EDITED yet again because of my stupidity.
I have 2 sets of integers, A and B, not necessarily of the same size. For my needs, I take the distance between each 2 elements a and b (integers) to be just abs(a-b).
I am defining the distance between the two sets as follows:
If the sets are of the same size, minimize the sum of distances of all pairs [a,b] (a from A and b from B), minimization over all possible 'pairs partitions' (there are n! possible partitions).
If the sets are not of the same size, let's say A of size m and B of size n, with m < n, then minimize the distance from (1) over all subsets of B which are of size m.
My question is, is the following algorithm (just an intuitive guess) gives the right answer, according to the definition written above.
Construct a matrix D of size m X n, with D(i,j) = abs(A(i)-B(j))
Find the smallest element of D, accumulate it, and delete the row and the column of that element. Accumulate the next smallest entry, and keep accumulating until all rows and columns are deleted.

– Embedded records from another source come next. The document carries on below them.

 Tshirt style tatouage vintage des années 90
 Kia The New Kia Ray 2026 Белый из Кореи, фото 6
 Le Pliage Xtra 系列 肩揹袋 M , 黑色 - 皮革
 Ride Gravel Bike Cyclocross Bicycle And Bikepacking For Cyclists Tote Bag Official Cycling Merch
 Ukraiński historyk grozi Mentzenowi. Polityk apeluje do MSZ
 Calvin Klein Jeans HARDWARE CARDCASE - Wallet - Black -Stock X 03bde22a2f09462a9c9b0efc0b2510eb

for example, if A={0,1,4} and B={3,4}, then D is (with the elements above and to the left):
3 4
0 3 4
1 2 3
4 1 0
And the distance is 0 + 2 = 2, coming from pairing 4 with 4 and 3 with 1.

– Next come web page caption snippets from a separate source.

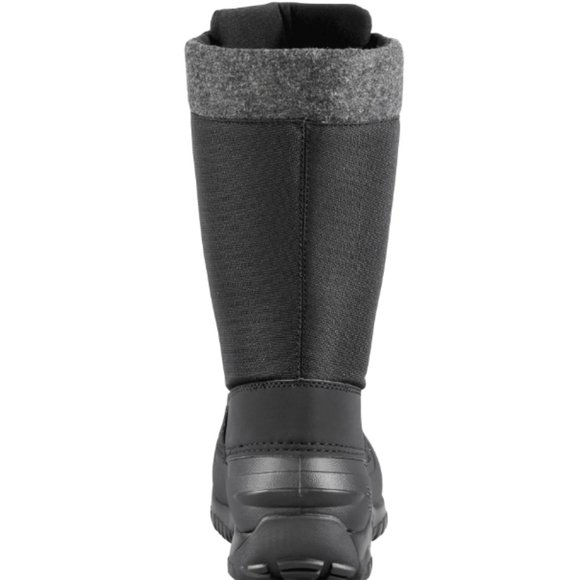 Brand New - Baffin Women's Jess Snow Boots black 8 - Picture 4 of 5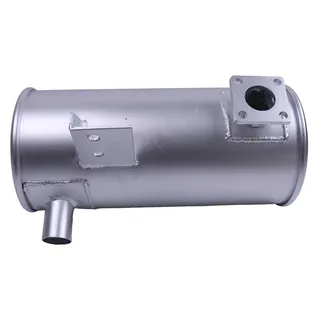 For Komatsu Excavator PC40MR-1 PC45MR-1 Engine 4D88E 4D84E Muffler Silencer YM129608-13511 YM129612-13590
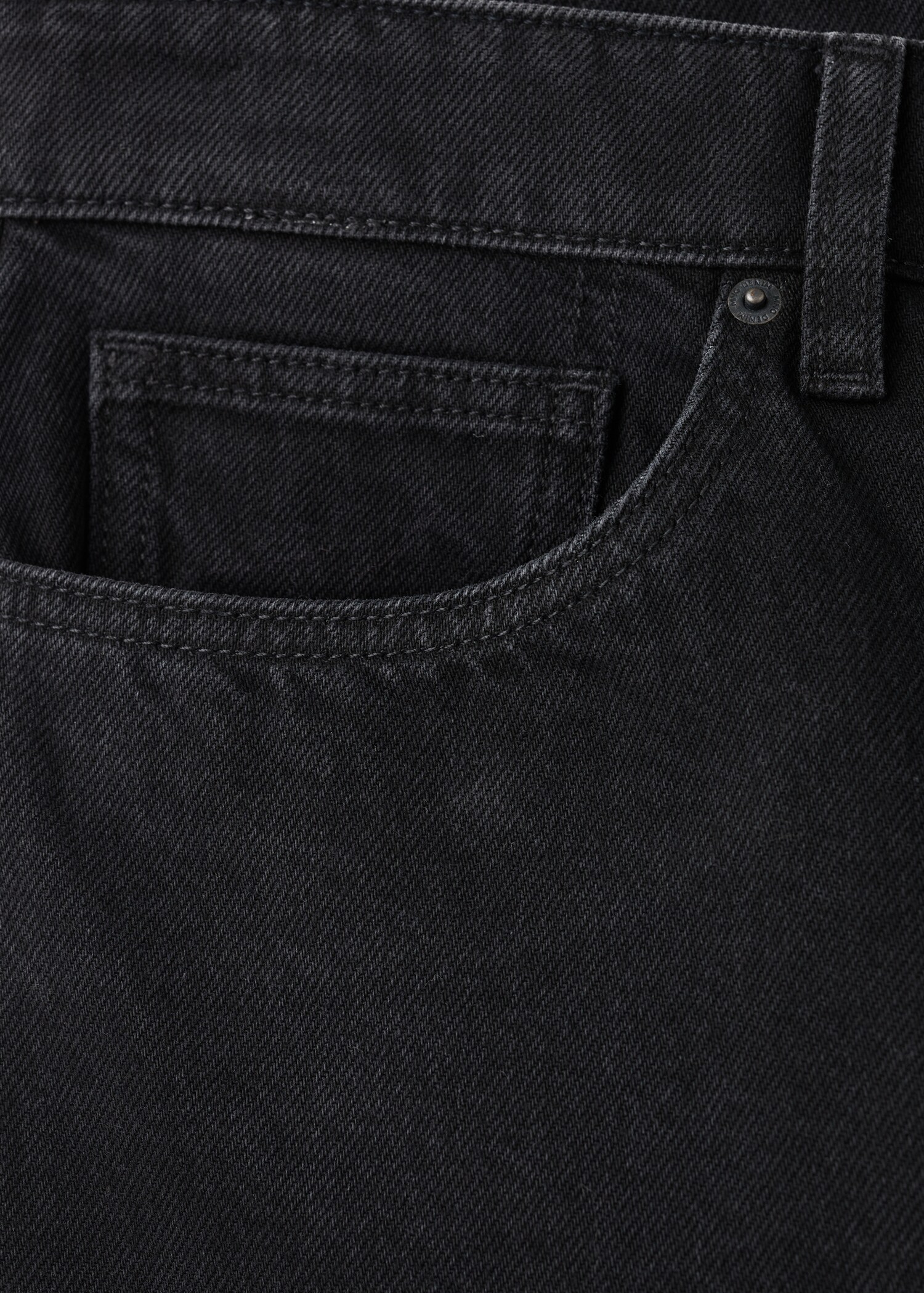 جينز سامي بقصة كروبد كروت فيت - تفاصيل المنتج 8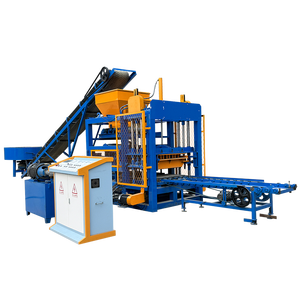 bibo QT4-15s <b>Block</b> Making Machines Interlocking Brick Machine Eco-friendly Brick Making - Product Image 5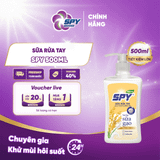  Sữa rửa tay SPY hương trái cây, dưỡng ẩm và bảo vệ da tay 500ml 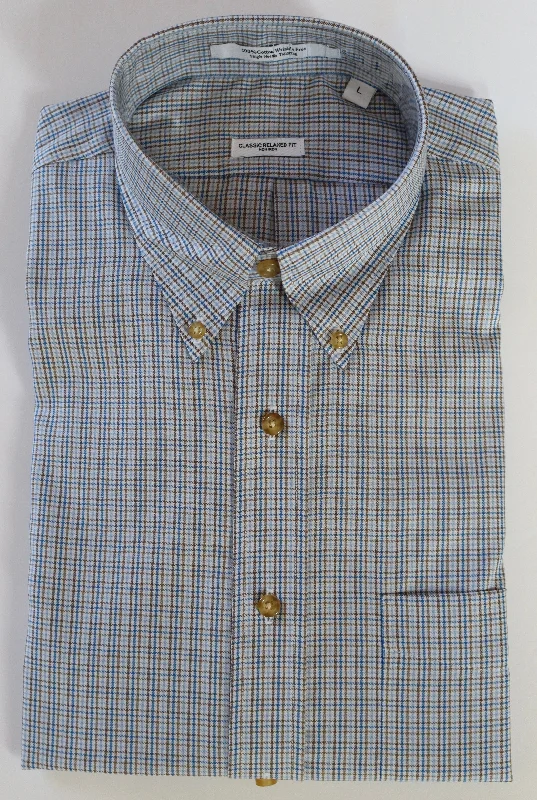 The Shirt Shop The Martin Button Down Casual Men's Loose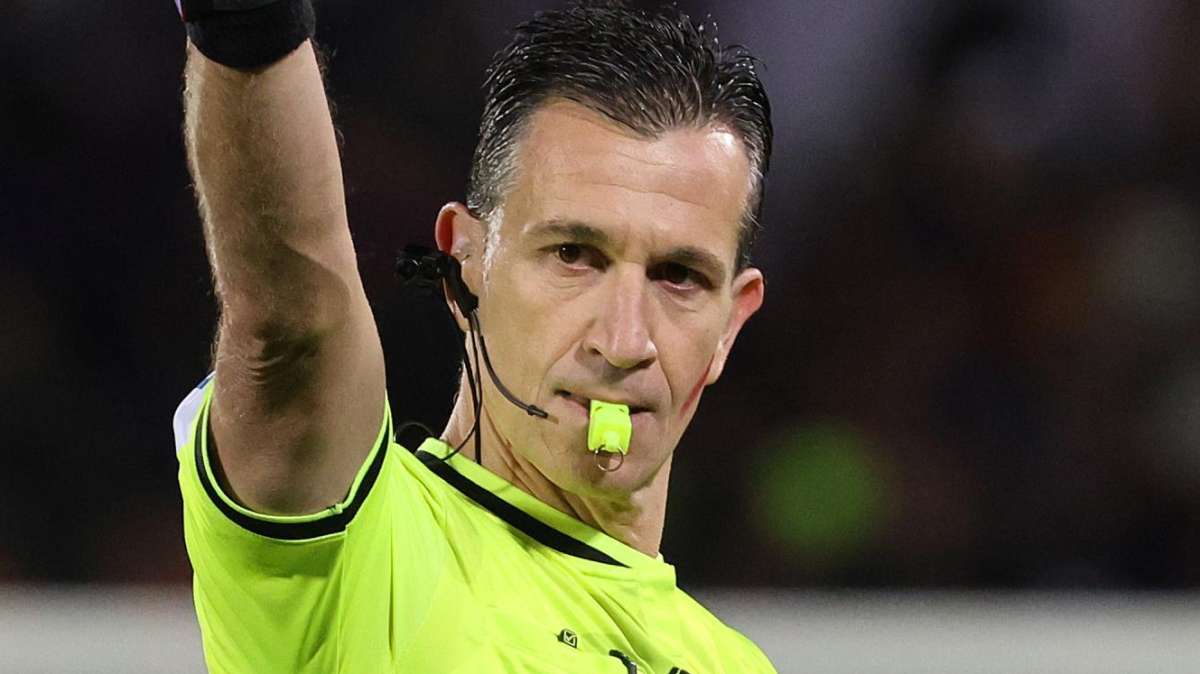 Doveri ritrova l'Inter un mese dopo Verona: sarà la 38esima partita coi nerazzurri in carriera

Note that this problem is referred to sometimes as the skis and skiers problem, where you have n skis and m skiers of varying lengths and heights. The goal is to match skis with skiers so that the sum of the differences between heights and ski lengths is minimized.
To solve the problem you could use minimum weight bipartite matching, which requires O(n^3) time.
Even better, you can achieve O(n^2) time with O(n) extra memory using the simple dynamic programming algorithm below.
Optimally, you can solve the problem in linear time if the points are already sorted using the algorithm described in this paper.
O(n^2) dynamic programming algorithm:
if (size(B) > size(A))
swap(A, B);
sort(A);
sort(B);
opt = array(size(B));
nopt = array(size(B));
for (i = 0; i < size(B); i++)
opt[i] = abs(A[0] - B[i]);
for (i = 1; i < size(A); i++) {
fill(nopt, infinity);
for (j = 1; j < size(B); j++) {
nopt[j] = min(nopt[j - 1], opt[j - 1] + abs(A[i] - B[j]));
swap(opt, nopt);
}
return opt[size(B) - 1];
After each iteration i of the outer for loop above, opt[j] contains the optimal solution matching {A[0],..., A[i]} using the elements {B[0],..., B[j]}.
The correctness of this algorithm relies on the fact that in any optimal matching if a1 is matched with b1, a2 is matched with b2, and a1 < a2, then b1 <= b2.
In order to get the optimum, solve the assignment problem on D.
The assignment problem finds a perfect matching in a bipartite graph such that the total edge weight is minimized, which maps perfectly to your problem. It is also in P.
EDIT to explain how OP's problem maps onto assignment.
For simplicity of explanation, extend the smaller set with special elements e_k.
Let A be the set of workers, and B be the set of tasks (the contents are just labels).
Let the cost be the distance between an element in A and B (i.e. an entry of D). The distance between e_k and anything is 0.
Then, we want to find a perfect matching of A and B (i.e. every worker is matched with a task), such that the cost is minimized. This is the assignment problem.
No It's not a best answer, for example:
A: {3,7} and B:{0,4} you will choose: {(3,4),(0,7)} and distance is 8 but you should choose {(3,0),(4,7)} in this case distance is 6.
Your answer gives a good approximation to the minimum, but not necessarily the best minimum. You are following a "greedy" approach which is generally much easier, and gives good results, but can not guarantee the best answer.